(Records from a spatial question set)
-------

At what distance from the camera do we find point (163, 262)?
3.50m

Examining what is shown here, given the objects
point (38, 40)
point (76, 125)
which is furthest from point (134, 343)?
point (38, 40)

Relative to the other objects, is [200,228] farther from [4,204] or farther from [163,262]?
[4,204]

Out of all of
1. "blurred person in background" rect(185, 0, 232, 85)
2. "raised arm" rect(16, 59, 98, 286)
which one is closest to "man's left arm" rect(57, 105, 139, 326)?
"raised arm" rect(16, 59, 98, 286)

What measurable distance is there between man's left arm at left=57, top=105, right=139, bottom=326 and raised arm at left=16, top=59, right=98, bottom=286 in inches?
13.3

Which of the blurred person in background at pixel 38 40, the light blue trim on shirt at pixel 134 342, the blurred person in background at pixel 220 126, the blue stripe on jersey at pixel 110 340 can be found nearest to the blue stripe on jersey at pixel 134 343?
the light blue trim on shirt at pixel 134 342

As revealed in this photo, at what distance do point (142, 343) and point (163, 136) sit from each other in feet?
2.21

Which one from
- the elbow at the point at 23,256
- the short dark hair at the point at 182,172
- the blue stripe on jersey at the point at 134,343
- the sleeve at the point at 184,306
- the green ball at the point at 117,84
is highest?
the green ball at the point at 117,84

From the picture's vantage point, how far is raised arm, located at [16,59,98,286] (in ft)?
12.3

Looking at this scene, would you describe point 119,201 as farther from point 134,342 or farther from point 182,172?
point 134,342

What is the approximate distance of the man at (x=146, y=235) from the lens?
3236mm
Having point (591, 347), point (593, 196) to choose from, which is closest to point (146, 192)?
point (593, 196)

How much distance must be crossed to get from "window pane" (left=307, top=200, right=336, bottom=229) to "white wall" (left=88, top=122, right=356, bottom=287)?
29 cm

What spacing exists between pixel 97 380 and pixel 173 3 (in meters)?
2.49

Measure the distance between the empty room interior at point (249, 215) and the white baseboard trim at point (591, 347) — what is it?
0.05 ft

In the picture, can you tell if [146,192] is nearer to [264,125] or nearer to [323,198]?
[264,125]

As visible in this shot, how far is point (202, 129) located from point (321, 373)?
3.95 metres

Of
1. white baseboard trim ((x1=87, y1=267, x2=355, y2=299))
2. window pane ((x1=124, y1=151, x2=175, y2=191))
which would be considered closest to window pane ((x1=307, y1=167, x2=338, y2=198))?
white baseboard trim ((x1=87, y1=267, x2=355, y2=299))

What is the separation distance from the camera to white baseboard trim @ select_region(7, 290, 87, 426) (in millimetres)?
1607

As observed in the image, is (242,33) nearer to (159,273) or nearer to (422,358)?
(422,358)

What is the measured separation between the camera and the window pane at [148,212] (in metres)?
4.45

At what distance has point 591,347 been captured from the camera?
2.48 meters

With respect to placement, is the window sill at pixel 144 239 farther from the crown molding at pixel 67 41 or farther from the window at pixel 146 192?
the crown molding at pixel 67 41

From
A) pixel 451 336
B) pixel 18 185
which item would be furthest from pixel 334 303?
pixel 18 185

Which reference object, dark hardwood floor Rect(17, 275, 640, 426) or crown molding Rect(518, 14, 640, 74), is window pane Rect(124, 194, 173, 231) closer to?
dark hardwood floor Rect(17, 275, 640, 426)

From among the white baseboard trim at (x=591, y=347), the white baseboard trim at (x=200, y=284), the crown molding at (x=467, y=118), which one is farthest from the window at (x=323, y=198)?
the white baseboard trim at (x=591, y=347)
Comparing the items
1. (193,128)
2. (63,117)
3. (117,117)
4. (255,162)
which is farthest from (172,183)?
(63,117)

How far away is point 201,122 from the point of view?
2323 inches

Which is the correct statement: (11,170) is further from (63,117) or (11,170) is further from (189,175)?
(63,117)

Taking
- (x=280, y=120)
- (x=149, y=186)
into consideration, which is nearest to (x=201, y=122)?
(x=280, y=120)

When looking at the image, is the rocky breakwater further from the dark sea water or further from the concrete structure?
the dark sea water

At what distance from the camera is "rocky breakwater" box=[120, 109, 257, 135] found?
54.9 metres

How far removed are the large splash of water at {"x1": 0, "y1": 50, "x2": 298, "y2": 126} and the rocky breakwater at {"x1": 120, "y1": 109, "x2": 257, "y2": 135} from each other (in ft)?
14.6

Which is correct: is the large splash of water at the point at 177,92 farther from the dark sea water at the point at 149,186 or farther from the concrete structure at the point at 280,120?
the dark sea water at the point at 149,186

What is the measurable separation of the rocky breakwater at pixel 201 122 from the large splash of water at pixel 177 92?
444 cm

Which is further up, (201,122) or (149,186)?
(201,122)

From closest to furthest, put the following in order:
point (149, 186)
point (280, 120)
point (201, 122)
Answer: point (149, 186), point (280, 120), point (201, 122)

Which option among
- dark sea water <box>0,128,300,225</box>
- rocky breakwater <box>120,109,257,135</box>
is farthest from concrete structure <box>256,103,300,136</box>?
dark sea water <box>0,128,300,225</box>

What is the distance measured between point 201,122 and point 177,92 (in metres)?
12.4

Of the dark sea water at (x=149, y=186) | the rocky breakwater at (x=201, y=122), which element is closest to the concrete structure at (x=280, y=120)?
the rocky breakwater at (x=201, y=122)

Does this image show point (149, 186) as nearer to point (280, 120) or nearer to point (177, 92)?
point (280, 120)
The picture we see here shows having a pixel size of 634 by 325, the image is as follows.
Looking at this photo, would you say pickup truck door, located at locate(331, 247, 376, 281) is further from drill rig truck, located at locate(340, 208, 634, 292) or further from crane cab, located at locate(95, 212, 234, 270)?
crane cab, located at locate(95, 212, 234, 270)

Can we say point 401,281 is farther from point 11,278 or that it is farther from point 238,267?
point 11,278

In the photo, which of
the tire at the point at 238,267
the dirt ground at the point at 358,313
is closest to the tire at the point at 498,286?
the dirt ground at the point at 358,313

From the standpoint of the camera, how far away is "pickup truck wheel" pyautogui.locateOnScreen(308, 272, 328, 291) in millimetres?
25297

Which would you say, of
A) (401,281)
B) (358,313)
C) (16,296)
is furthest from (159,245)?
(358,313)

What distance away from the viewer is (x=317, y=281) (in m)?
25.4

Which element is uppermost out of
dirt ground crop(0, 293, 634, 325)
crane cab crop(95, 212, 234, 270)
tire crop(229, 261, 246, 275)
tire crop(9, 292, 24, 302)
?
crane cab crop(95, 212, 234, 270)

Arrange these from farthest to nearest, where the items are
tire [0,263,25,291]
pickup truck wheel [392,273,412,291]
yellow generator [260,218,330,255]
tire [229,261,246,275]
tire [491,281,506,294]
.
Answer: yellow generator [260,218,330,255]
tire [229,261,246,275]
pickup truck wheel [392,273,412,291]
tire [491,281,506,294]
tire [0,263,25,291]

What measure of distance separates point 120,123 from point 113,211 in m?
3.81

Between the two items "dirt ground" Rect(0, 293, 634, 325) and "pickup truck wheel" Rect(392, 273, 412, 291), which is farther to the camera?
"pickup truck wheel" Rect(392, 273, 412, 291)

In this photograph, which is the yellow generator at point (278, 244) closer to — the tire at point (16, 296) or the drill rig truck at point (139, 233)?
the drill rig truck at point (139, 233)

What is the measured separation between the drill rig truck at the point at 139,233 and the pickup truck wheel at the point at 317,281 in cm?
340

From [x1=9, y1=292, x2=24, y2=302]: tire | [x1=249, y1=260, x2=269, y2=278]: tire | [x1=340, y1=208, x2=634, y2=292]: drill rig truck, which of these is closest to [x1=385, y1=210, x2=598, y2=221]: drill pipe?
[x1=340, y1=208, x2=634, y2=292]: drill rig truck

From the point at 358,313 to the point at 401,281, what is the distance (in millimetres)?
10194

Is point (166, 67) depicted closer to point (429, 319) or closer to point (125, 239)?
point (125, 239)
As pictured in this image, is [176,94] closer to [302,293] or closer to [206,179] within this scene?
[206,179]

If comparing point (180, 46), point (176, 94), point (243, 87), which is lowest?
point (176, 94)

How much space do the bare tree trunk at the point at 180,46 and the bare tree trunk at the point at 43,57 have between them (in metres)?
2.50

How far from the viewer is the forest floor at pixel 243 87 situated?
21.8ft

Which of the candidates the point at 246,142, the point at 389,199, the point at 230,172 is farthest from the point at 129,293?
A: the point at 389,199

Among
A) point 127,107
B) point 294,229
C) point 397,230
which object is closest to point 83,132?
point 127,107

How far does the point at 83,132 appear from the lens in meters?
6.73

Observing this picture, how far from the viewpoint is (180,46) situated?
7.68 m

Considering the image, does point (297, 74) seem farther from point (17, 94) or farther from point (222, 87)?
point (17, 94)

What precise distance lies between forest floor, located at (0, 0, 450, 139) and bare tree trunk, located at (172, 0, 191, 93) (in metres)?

-------

Prompt –
Copy only this span: the line that contains "As pictured in", the last line, and every line between them.

Answer to the task –
As pictured in this image, is [176,94] closer to [302,293] or closer to [206,179] within this scene?
[206,179]

If comparing point (180, 46), point (176, 94), point (243, 87), which is lowest?
point (176, 94)

How much space do the bare tree trunk at the point at 180,46 and the bare tree trunk at the point at 43,57 have between them (in metres)?
2.50

How far from the viewer is the forest floor at pixel 243 87 situated?
21.8ft

Which of the candidates the point at 246,142, the point at 389,199, the point at 230,172 is farthest from the point at 129,293?
A: the point at 389,199

Among
A) point 127,107
B) point 294,229
C) point 397,230
which object is closest to point 83,132?
point 127,107

How far does the point at 83,132 appear from the lens in meters?
6.73

Observing this picture, how far from the viewpoint is (180,46) situated?
7.68 m

Considering the image, does point (297, 74) seem farther from point (17, 94) or farther from point (222, 87)?
point (17, 94)

What precise distance lies between forest floor, located at (0, 0, 450, 139) and bare tree trunk, located at (172, 0, 191, 93) (in metres)?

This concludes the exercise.